[Collected data]
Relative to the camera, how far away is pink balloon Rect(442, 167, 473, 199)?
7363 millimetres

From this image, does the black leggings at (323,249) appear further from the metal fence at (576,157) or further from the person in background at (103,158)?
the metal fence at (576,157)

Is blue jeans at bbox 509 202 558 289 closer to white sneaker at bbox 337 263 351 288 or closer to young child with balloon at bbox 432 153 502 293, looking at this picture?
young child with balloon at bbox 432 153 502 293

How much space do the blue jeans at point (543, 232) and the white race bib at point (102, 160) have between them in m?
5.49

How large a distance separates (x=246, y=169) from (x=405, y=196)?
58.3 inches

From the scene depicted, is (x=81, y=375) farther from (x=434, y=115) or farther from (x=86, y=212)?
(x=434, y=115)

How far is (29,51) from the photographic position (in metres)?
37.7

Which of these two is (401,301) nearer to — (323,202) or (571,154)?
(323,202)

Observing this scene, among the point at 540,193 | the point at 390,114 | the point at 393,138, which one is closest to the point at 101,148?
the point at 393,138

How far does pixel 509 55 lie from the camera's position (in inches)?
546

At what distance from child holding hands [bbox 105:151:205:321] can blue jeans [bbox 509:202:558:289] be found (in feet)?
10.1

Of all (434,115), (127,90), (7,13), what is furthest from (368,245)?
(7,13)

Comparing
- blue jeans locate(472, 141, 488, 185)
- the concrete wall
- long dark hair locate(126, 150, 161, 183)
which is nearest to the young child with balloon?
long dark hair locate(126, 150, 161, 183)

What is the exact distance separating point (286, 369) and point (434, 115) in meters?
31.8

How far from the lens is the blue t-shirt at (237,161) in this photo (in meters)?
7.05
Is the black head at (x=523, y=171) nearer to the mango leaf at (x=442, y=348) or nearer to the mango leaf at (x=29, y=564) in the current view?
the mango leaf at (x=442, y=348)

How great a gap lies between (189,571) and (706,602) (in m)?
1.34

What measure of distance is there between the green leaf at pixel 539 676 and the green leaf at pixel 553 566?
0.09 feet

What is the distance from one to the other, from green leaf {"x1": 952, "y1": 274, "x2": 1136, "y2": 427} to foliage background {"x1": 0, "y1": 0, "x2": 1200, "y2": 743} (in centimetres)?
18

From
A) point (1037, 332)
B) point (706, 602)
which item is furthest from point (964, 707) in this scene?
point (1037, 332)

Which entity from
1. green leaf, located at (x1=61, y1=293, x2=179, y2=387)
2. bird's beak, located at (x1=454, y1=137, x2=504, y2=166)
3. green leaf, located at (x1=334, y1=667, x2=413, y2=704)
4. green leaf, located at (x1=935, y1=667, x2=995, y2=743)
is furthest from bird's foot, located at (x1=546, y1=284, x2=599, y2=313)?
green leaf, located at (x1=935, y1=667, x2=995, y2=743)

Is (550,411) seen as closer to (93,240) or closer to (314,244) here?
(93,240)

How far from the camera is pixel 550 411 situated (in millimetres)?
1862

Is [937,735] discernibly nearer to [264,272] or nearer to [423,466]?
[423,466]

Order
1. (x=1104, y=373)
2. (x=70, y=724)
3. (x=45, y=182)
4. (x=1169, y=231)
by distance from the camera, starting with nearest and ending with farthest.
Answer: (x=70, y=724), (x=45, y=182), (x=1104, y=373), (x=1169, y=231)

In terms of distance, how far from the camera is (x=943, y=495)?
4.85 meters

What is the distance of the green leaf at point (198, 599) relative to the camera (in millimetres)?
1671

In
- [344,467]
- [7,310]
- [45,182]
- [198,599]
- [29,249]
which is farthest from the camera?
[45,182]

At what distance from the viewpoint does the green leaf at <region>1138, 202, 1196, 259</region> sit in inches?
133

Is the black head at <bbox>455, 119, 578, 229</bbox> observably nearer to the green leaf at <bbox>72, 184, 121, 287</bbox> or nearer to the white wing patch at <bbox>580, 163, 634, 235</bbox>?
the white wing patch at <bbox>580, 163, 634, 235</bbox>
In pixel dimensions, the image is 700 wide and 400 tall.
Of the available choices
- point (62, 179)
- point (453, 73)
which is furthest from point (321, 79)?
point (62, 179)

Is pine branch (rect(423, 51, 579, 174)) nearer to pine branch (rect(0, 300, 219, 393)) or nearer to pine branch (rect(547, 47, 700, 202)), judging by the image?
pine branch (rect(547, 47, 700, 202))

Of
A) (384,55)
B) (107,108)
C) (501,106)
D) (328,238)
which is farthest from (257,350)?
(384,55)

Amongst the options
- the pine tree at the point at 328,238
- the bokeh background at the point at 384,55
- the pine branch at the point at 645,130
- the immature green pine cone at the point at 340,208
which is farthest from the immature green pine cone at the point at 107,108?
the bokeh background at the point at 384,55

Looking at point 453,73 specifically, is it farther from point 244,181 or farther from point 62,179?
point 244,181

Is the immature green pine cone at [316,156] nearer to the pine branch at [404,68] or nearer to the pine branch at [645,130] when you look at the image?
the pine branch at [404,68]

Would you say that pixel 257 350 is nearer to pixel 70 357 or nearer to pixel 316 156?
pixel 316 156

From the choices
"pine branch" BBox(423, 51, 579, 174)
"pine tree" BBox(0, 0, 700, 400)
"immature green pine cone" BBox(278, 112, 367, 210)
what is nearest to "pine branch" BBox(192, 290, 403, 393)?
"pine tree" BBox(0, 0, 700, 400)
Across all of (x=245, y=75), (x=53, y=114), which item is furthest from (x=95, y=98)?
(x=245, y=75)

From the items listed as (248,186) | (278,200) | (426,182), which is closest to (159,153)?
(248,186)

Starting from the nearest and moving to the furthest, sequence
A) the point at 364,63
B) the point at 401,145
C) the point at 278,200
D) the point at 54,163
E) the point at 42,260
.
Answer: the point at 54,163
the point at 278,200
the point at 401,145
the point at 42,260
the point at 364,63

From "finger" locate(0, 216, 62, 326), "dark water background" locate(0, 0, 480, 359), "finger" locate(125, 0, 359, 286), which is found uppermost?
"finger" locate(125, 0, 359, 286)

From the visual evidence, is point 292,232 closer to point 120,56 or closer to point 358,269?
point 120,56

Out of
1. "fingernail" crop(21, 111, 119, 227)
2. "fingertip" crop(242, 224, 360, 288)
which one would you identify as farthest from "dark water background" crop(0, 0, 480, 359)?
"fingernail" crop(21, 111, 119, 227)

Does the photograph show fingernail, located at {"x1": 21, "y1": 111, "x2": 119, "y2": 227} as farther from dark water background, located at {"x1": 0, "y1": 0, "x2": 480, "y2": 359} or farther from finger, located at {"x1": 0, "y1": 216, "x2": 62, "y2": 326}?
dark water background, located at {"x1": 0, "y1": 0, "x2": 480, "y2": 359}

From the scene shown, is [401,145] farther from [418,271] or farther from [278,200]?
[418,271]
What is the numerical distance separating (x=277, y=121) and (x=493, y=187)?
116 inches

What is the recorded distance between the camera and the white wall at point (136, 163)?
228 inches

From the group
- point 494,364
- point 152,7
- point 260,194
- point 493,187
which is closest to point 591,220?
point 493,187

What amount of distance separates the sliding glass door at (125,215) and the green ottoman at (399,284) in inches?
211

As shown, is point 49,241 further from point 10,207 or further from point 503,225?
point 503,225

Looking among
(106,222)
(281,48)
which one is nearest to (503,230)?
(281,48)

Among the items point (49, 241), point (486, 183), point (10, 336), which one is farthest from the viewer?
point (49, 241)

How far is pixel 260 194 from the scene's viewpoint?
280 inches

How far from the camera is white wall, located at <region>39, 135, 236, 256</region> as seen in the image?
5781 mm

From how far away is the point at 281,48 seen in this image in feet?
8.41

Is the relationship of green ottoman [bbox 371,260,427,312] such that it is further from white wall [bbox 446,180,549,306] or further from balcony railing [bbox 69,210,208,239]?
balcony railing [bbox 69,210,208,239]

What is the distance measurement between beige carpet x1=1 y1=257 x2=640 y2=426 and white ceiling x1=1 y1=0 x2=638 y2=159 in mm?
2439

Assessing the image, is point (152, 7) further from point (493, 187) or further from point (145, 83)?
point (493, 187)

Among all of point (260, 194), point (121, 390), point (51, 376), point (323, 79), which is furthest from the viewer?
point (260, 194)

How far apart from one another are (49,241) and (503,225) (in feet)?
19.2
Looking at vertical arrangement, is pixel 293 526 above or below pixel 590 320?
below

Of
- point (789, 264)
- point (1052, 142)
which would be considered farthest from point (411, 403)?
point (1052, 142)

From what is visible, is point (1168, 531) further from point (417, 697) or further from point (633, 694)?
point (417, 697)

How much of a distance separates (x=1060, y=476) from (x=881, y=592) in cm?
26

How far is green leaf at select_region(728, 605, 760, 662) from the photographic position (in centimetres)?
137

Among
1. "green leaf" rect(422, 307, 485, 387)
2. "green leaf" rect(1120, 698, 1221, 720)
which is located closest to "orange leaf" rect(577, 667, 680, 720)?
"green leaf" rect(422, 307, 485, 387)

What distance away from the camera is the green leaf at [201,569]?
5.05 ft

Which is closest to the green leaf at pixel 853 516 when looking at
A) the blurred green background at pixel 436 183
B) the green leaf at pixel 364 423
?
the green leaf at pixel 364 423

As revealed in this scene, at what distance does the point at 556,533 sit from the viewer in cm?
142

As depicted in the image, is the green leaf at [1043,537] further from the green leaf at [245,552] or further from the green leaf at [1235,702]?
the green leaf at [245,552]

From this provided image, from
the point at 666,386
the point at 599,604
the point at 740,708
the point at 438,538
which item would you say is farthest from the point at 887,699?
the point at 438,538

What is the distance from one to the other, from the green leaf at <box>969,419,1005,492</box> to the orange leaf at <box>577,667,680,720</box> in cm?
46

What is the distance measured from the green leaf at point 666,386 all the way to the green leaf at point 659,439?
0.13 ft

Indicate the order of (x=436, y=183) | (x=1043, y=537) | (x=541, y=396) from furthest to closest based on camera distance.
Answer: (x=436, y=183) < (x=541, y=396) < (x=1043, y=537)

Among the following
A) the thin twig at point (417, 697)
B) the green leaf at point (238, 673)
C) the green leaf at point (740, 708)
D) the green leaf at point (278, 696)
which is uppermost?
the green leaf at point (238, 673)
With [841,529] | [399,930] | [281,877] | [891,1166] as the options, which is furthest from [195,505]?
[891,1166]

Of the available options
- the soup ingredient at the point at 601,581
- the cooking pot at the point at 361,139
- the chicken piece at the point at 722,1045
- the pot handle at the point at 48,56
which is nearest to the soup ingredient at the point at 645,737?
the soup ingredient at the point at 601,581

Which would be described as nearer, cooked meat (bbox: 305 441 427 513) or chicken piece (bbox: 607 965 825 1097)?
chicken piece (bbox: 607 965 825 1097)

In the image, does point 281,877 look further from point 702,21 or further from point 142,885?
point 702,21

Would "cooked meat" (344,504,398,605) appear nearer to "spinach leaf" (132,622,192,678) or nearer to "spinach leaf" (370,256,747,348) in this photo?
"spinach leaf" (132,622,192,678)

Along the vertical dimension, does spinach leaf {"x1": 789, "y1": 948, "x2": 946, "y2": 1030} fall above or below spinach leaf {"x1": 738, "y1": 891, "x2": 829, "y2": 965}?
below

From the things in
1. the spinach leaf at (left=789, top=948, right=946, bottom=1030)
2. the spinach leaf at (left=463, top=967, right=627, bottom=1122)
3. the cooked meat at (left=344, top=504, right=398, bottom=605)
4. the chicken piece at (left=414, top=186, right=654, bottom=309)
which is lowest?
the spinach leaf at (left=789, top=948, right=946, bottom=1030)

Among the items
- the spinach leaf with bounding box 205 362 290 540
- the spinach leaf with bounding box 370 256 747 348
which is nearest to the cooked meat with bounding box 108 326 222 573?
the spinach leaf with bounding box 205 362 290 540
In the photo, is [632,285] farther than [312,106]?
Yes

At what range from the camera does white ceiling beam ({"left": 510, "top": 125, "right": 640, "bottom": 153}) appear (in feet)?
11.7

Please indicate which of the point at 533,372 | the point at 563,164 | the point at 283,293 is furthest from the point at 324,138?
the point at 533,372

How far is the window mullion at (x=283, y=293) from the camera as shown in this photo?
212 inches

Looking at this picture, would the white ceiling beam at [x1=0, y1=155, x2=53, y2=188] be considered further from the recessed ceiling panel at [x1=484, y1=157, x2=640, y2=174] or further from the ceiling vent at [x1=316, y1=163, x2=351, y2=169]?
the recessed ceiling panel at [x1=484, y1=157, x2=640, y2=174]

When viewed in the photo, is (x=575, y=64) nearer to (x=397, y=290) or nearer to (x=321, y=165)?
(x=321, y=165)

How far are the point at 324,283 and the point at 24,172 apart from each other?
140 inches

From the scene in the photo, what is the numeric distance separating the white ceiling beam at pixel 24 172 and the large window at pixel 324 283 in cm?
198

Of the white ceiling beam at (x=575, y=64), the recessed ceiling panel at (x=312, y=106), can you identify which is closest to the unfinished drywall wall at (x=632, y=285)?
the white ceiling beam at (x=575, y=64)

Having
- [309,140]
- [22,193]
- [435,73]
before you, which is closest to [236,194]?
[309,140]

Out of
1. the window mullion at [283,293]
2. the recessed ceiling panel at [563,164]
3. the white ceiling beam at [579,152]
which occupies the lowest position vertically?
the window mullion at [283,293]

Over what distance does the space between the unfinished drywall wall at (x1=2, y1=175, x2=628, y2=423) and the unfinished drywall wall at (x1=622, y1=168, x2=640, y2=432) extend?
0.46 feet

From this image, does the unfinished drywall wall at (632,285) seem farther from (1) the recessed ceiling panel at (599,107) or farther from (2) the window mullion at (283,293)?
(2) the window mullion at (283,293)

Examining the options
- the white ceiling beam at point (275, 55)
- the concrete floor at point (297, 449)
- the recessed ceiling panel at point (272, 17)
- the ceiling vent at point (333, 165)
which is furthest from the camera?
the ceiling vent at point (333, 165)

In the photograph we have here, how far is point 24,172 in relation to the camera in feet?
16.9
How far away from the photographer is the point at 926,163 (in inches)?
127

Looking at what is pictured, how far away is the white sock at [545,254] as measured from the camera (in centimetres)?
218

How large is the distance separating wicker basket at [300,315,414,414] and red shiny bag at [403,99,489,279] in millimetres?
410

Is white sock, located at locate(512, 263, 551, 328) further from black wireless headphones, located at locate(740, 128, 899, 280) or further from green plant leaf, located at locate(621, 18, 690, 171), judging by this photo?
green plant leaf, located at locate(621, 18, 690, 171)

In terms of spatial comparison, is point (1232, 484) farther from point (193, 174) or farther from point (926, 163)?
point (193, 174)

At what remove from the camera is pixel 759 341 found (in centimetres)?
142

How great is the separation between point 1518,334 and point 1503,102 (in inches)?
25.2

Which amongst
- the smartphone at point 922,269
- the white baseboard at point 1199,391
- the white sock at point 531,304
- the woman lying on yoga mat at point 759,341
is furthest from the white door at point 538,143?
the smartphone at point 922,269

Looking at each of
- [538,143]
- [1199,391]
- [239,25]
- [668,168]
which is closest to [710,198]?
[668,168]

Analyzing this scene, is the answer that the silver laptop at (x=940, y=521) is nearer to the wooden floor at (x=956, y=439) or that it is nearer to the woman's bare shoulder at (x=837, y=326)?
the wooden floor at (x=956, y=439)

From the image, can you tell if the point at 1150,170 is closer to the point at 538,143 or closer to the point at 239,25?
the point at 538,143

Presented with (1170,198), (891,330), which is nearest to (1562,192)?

> _SHORT TASK_:
Starting at the line that contains "Looking at each of", repeat each line exactly through the last one in the listing. Include both of those lines and nothing more.

> _THE RESULT_:
Looking at each of
- [538,143]
- [1199,391]
- [239,25]
- [668,168]
which is closest to [710,198]?
[668,168]

Analyzing this scene, is the answer that the silver laptop at (x=940, y=521) is nearer to the wooden floor at (x=956, y=439) or that it is nearer to the woman's bare shoulder at (x=837, y=326)?
the wooden floor at (x=956, y=439)

From the image, can you tell if the point at 1150,170 is closer to the point at 538,143 or closer to the point at 239,25?
the point at 538,143

Presented with (1170,198), (891,330), which is nearest to (1562,192)?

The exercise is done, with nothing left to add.